** Opening Selected text block **

The New York Times’ James Barron licks his finger, sticks it up high and takes the city’s temperature:

This is hardly the existential Shakespearean question. But for the outgoing types in a certain niche of society, it does have a lot to do with one’s own identity — and how one acknowledges others.

Barron does not say what “the existential Shakespearean question” is (Is that a blank page I see before me?). But he does tell us:

The question is, to air-kiss or not to air-kiss?

Old Mr Anorak applauds the end of the air-kiss. Kissing is never right unless it is between two Glaswegians in a pit or a man and his lead beagle.

Some air-kissers out there are wondering if they should be less demonstrative, what with all the warnings from public health officials to wash hands frequently and avoid cheek-to-cheek maneuvers [sic] because of the swine flu outbreak.

This is precisely the kind of thing an air-kisser would worry about. But why kiss the air when it is laced with swine flu and carbon monoxide?

They worry that whomever they peck — or whoever pecks them — could transmit the virus. What to do?

Forget air kissing and go straight for the **** **b? James Barron seeks to find out:

Julian Niccolini, an owner of the Four Seasons restaurant on East 52nd Street, says: “Everybody was still kissing everybody.”

** Closing Selected text block **
** Opening Extracted entries block **

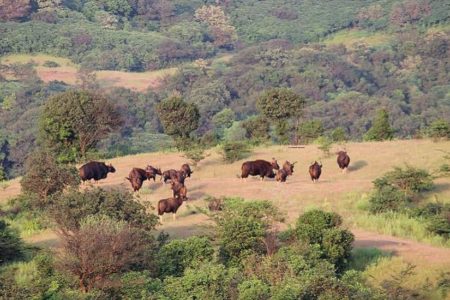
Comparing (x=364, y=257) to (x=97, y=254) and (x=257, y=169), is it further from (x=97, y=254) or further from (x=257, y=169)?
(x=257, y=169)

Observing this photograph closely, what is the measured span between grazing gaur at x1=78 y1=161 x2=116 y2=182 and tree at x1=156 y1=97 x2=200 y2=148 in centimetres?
1026

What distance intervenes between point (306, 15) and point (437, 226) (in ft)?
449

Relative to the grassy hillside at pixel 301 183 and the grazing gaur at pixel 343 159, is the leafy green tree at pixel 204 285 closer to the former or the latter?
the grassy hillside at pixel 301 183

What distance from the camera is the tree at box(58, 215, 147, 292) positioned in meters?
15.7

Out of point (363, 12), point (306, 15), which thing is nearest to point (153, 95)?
point (363, 12)

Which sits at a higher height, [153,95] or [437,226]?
[153,95]

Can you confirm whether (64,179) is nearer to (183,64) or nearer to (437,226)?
(437,226)

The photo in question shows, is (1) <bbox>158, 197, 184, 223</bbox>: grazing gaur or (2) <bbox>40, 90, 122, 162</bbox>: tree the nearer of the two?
(1) <bbox>158, 197, 184, 223</bbox>: grazing gaur

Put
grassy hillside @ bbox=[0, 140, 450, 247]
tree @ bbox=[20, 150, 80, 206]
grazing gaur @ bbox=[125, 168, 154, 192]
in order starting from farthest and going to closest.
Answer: grazing gaur @ bbox=[125, 168, 154, 192] < tree @ bbox=[20, 150, 80, 206] < grassy hillside @ bbox=[0, 140, 450, 247]

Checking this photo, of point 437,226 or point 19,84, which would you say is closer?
point 437,226

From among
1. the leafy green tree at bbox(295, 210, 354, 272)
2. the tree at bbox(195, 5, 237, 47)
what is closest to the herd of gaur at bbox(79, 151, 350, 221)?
the leafy green tree at bbox(295, 210, 354, 272)

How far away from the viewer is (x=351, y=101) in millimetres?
86062

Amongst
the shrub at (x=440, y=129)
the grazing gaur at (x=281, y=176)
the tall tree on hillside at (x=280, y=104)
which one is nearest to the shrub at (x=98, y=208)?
the grazing gaur at (x=281, y=176)

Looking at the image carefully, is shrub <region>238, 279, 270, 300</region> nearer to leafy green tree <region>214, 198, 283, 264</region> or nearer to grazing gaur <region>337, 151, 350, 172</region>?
leafy green tree <region>214, 198, 283, 264</region>
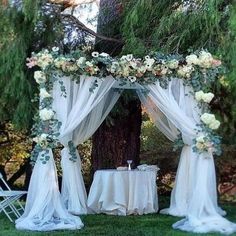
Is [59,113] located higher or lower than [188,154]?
higher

** Closing Extracted entries block **

Pick up the piece on air-kissing during the swine flu outbreak after its last sentence and continue it.

*Your response*
Which can lead to other diseases, but not swine flu, which is the one in vogue just now.

“If I was going to kiss you before the epidemic, I will kiss you now,” said Somers Farkas, a philanthropist.

And then Anorak’s Tabloid Bingo game erupts over New York:

Meryl Gordon, a writer, said she did not stock up on Cipro after the anthrax scare that followed the 9/11 attacks. Nor did she pack a knapsack with emergency supplies, as some officials suggested back then. But after a serious bout of flu a couple of years ago, she bought a box of face masks.

The Joker!

She said that on Thursday, she asked her husband if she should wear one on the subway, on the way to Lower Manhattan, where she is covering the criminal trial of Brooke Astor’s son for Vanity Fair magazine.

He said “no”. But we say “yes”. All air-kissers should wear face marks, or Face Johnnies, condoms for the mouth. They should so be made to live in the Subway, sucking air in through staws pushed through grates in the street.

At the courthouse, Ms. Gordon reported something that a male reporter could not confirm: “In the ladies’ room, there was a woman obsessively washing her hands. It was almost Lady Macbeth-like.”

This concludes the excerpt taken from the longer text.